The Toronto Financial District. Photo: Chris Tyler/Flickr
Real estate is among several factors that could next year help Canada’s economy build up to its greatest annual growth since 2009, when it bounced back from the Great Recession, the Bank of Montreal suggests.
“House prices — at least in the Toronto area — have rocketed higher, with no signs of cooling their jets,” writes BMO Senior Economist Sal Guatieri in a research note listing four factors that point to stronger economic growth in 2017.
The average price of a home (including condos) in the Greater Toronto Area surged 22.7 per cent in October, compared to the same month last year, BuzzBuzzNews reports.
The BMO Canadian Financial Conditions Index, which BMO launched earlier this year after the Bank of Canada stopped publishing its own, provides the basis for Guatieri’s comments.
Specifically, the index, based on nine indicators (including home prices), is suggesting the Canadian economy will grow by 2.5 per cent next year, an improvement over this year’s “subpar” 1.3-per-cent growth, says the BMO economist.
In addition to home prices, the Loonie is also expected to play a supporting role. “The long-lagged effect of the Loonie’s past depreciation will peak next year,” Guatieri notes.

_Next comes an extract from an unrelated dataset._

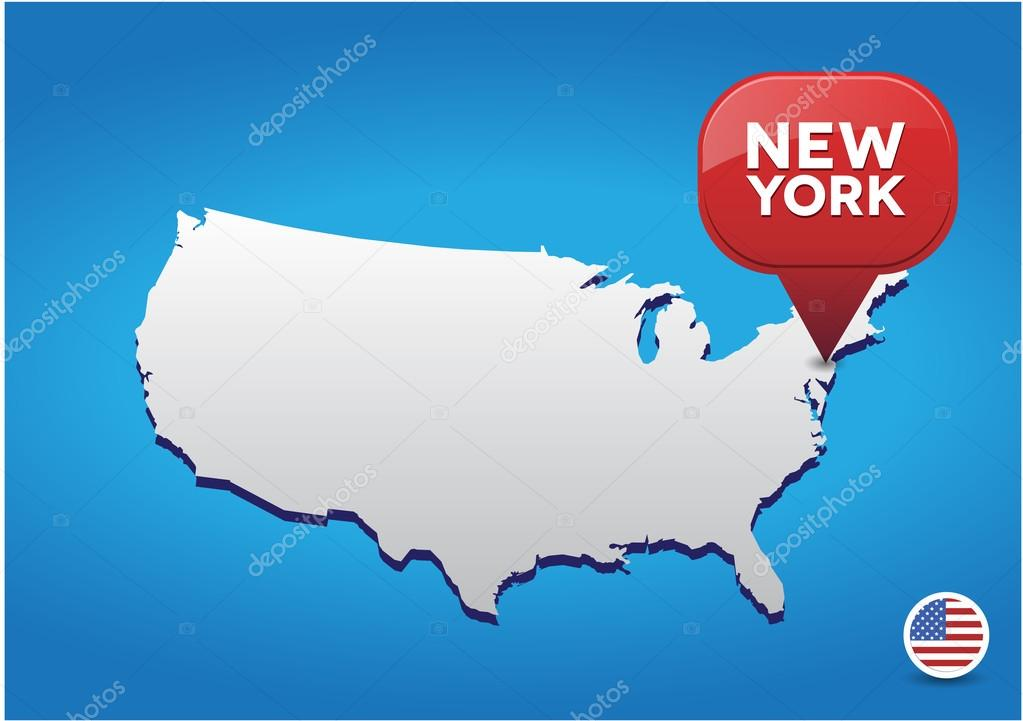 New York City On USA Map Stock Vector Grounder - New york in usa map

As are the Toronto Stock Exchange’s performance — it’s up 17 per cent this year — and oil prices, he adds. “Oil prices have nearly doubled from their lows (and should rise moderately further next year).”
The TSX, Canada’s largest exchange, has been rallying of late, most recently this morning on the shoulders of the financial and energy sector, BNN Reports.
Crude prices shot up yesterday following word that countries that aren’t members of the Organization of the Petroleum Exporting Countries agreed to scale back oil production alongside their OPEC counterparts, according to the Globe and Mail.
The hope is this will lead glutted inventories to diminish over time, resulting in higher oil prices as demand catches up with supply.